Activity:
What is needed is a word-for-word restatement of all the entries.

Collected data:

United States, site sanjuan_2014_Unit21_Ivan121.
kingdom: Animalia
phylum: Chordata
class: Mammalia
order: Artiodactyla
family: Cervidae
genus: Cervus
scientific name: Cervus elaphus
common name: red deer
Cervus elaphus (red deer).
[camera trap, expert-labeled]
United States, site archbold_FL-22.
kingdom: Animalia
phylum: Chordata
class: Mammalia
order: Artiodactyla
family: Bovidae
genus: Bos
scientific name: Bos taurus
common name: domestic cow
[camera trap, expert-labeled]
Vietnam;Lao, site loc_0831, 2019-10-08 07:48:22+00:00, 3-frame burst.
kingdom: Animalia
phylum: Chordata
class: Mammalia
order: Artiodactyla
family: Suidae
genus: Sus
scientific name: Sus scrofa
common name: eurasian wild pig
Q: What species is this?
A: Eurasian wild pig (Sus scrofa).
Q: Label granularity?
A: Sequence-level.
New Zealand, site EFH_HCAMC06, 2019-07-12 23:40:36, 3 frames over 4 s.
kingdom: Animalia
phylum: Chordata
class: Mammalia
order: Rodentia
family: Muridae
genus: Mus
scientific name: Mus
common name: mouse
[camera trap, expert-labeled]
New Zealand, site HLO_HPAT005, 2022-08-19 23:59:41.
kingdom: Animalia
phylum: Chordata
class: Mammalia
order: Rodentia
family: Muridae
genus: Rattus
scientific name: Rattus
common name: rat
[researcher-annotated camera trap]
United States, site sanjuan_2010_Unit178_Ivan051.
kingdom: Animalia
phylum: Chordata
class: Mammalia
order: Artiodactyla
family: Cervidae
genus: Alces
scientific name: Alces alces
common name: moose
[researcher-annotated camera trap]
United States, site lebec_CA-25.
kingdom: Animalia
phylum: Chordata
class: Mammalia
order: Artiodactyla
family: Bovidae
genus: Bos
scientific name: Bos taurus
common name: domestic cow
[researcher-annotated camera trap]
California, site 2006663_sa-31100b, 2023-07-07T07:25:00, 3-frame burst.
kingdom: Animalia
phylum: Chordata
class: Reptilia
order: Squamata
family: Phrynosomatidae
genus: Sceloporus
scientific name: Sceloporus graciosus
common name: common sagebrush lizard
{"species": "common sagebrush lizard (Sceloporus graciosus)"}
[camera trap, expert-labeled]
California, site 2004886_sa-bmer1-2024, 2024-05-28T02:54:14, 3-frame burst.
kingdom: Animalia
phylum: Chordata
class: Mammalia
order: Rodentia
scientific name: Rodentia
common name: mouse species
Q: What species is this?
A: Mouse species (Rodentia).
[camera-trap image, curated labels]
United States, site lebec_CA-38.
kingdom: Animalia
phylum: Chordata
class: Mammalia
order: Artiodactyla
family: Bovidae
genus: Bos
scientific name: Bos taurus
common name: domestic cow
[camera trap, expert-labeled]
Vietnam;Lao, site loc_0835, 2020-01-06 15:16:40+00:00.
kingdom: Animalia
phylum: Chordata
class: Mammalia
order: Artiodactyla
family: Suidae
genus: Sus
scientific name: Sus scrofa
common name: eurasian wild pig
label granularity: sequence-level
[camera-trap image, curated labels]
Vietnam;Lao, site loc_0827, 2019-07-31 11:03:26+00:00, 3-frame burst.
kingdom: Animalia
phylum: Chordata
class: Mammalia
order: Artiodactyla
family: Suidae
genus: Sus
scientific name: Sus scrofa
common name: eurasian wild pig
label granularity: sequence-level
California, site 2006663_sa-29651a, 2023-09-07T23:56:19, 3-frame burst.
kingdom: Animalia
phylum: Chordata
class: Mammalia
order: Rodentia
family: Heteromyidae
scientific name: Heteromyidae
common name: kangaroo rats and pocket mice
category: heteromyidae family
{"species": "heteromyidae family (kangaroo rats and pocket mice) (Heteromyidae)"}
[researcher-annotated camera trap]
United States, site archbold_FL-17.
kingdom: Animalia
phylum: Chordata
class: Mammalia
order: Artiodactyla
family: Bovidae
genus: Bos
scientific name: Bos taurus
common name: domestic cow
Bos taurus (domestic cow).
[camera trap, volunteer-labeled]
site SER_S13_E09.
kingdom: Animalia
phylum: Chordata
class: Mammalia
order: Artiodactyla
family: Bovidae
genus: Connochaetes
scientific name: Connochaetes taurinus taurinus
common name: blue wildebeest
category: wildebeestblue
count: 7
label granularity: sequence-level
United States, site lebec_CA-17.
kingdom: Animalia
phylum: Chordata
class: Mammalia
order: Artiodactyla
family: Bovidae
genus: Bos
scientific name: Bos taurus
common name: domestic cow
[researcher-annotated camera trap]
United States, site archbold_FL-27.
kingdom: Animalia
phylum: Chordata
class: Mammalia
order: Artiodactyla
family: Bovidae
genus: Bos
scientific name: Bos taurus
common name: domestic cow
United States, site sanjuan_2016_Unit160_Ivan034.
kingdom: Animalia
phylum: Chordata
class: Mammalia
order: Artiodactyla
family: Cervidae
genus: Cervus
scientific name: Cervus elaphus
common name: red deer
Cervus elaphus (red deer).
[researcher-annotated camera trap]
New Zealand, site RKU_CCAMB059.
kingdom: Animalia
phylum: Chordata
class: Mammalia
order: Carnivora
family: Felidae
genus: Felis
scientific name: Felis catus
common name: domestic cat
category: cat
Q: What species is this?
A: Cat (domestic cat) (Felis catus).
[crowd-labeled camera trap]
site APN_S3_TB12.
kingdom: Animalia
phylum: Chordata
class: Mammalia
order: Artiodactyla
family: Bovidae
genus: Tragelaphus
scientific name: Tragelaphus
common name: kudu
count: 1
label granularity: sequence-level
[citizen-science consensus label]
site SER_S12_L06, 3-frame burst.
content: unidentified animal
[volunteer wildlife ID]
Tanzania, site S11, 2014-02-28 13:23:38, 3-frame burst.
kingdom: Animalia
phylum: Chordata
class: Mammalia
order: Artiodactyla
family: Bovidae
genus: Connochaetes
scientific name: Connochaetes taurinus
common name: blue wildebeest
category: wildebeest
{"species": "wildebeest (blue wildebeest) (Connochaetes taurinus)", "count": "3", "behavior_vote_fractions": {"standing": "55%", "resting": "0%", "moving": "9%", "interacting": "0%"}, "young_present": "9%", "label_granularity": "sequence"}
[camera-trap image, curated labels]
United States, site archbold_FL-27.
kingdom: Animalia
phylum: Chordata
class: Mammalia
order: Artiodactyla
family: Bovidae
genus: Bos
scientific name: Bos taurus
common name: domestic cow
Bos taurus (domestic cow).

Written reply:
United States, site sanjuan_2014_Unit21_Ivan121.
kingdom: Animalia
phylum: Chordata
class: Mammalia
order: Artiodactyla
family: Cervidae
genus: Cervus
scientific name: Cervus elaphus
common name: red deer
Cervus elaphus (red deer).
[camera trap, expert-labeled]
United States, site archbold_FL-22.
kingdom: Animalia
phylum: Chordata
class: Mammalia
order: Artiodactyla
family: Bovidae
genus: Bos
scientific name: Bos taurus
common name: domestic cow
[camera trap, expert-labeled]
Vietnam;Lao, site loc_0831, 2019-10-08 07:48:22+00:00, 3-frame burst.
kingdom: Animalia
phylum: Chordata
class: Mammalia
order: Artiodactyla
family: Suidae
genus: Sus
scientific name: Sus scrofa
common name: eurasian wild pig
Q: What species is this?
A: Eurasian wild pig (Sus scrofa).
Q: Label granularity?
A: Sequence-level.
New Zealand, site EFH_HCAMC06, 2019-07-12 23:40:36, 3 frames over 4 s.
kingdom: Animalia
phylum: Chordata
class: Mammalia
order: Rodentia
family: Muridae
genus: Mus
scientific name: Mus
common name: mouse
[camera trap, expert-labeled]
New Zealand, site HLO_HPAT005, 2022-08-19 23:59:41.
kingdom: Animalia
phylum: Chordata
class: Mammalia
order: Rodentia
family: Muridae
genus: Rattus
scientific name: Rattus
common name: rat
[researcher-annotated camera trap]
United States, site sanjuan_2010_Unit178_Ivan051.
kingdom: Animalia
phylum: Chordata
class: Mammalia
order: Artiodactyla
family: Cervidae
genus: Alces
scientific name: Alces alces
common name: moose
[researcher-annotated camera trap]
United States, site lebec_CA-25.
kingdom: Animalia
phylum: Chordata
class: Mammalia
order: Artiodactyla
family: Bovidae
genus: Bos
scientific name: Bos taurus
common name: domestic cow
[researcher-annotated camera trap]
California, site 2006663_sa-31100b, 2023-07-07T07:25:00, 3-frame burst.
kingdom: Animalia
phylum: Chordata
class: Reptilia
order: Squamata
family: Phrynosomatidae
genus: Sceloporus
scientific name: Sceloporus graciosus
common name: common sagebrush lizard
{"species": "common sagebrush lizard (Sceloporus graciosus)"}
[camera trap, expert-labeled]
California, site 2004886_sa-bmer1-2024, 2024-05-28T02:54:14, 3-frame burst.
kingdom: Animalia
phylum: Chordata
class: Mammalia
order: Rodentia
scientific name: Rodentia
common name: mouse species
Q: What species is this?
A: Mouse species (Rodentia).
[camera-trap image, curated labels]
United States, site lebec_CA-38.
kingdom: Animalia
phylum: Chordata
class: Mammalia
order: Artiodactyla
family: Bovidae
genus: Bos
scientific name: Bos taurus
common name: domestic cow
[camera trap, expert-labeled]
Vietnam;Lao, site loc_0835, 2020-01-06 15:16:40+00:00.
kingdom: Animalia
phylum: Chordata
class: Mammalia
order: Artiodactyla
family: Suidae
genus: Sus
scientific name: Sus scrofa
common name: eurasian wild pig
label granularity: sequence-level
[camera-trap image, curated labels]
Vietnam;Lao, site loc_0827, 2019-07-31 11:03:26+00:00, 3-frame burst.
kingdom: Animalia
phylum: Chordata
class: Mammalia
order: Artiodactyla
family: Suidae
genus: Sus
scientific name: Sus scrofa
common name: eurasian wild pig
label granularity: sequence-level
California, site 2006663_sa-29651a, 2023-09-07T23:56:19, 3-frame burst.
kingdom: Animalia
phylum: Chordata
class: Mammalia
order: Rodentia
family: Heteromyidae
scientific name: Heteromyidae
common name: kangaroo rats and pocket mice
category: heteromyidae family
{"species": "heteromyidae family (kangaroo rats and pocket mice) (Heteromyidae)"}
[researcher-annotated camera trap]
United States, site archbold_FL-17.
kingdom: Animalia
phylum: Chordata
class: Mammalia
order: Artiodactyla
family: Bovidae
genus: Bos
scientific name: Bos taurus
common name: domestic cow
Bos taurus (domestic cow).
[camera trap, volunteer-labeled]
site SER_S13_E09.
kingdom: Animalia
phylum: Chordata
class: Mammalia
order: Artiodactyla
family: Bovidae
genus: Connochaetes
scientific name: Connochaetes taurinus taurinus
common name: blue wildebeest
category: wildebeestblue
count: 7
label granularity: sequence-level
United States, site lebec_CA-17.
kingdom: Animalia
phylum: Chordata
class: Mammalia
order: Artiodactyla
family: Bovidae
genus: Bos
scientific name: Bos taurus
common name: domestic cow
[researcher-annotated camera trap]
United States, site archbold_FL-27.
kingdom: Animalia
phylum: Chordata
class: Mammalia
order: Artiodactyla
family: Bovidae
genus: Bos
scientific name: Bos taurus
common name: domestic cow
United States, site sanjuan_2016_Unit160_Ivan034.
kingdom: Animalia
phylum: Chordata
class: Mammalia
order: Artiodactyla
family: Cervidae
genus: Cervus
scientific name: Cervus elaphus
common name: red deer
Cervus elaphus (red deer).
[researcher-annotated camera trap]
New Zealand, site RKU_CCAMB059.
kingdom: Animalia
phylum: Chordata
class: Mammalia
order: Carnivora
family: Felidae
genus: Felis
scientific name: Felis catus
common name: domestic cat
category: cat
Q: What species is this?
A: Cat (domestic cat) (Felis catus).
[crowd-labeled camera trap]
site APN_S3_TB12.
kingdom: Animalia
phylum: Chordata
class: Mammalia
order: Artiodactyla
family: Bovidae
genus: Tragelaphus
scientific name: Tragelaphus
common name: kudu
count: 1
label granularity: sequence-level
[citizen-science consensus label]
site SER_S12_L06, 3-frame burst.
content: unidentified animal
[volunteer wildlife ID]
Tanzania, site S11, 2014-02-28 13:23:38, 3-frame burst.
kingdom: Animalia
phylum: Chordata
class: Mammalia
order: Artiodactyla
family: Bovidae
genus: Connochaetes
scientific name: Connochaetes taurinus
common name: blue wildebeest
category: wildebeest
{"species": "wildebeest (blue wildebeest) (Connochaetes taurinus)", "count": "3", "behavior_vote_fractions": {"standing": "55%", "resting": "0%", "moving": "9%", "interacting": "0%"}, "young_present": "9%", "label_granularity": "sequence"}
[camera-trap image, curated labels]
United States, site archbold_FL-27.
kingdom: Animalia
phylum: Chordata
class: Mammalia
order: Artiodactyla
family: Bovidae
genus: Bos
scientific name: Bos taurus
common name: domestic cow
Bos taurus (domestic cow).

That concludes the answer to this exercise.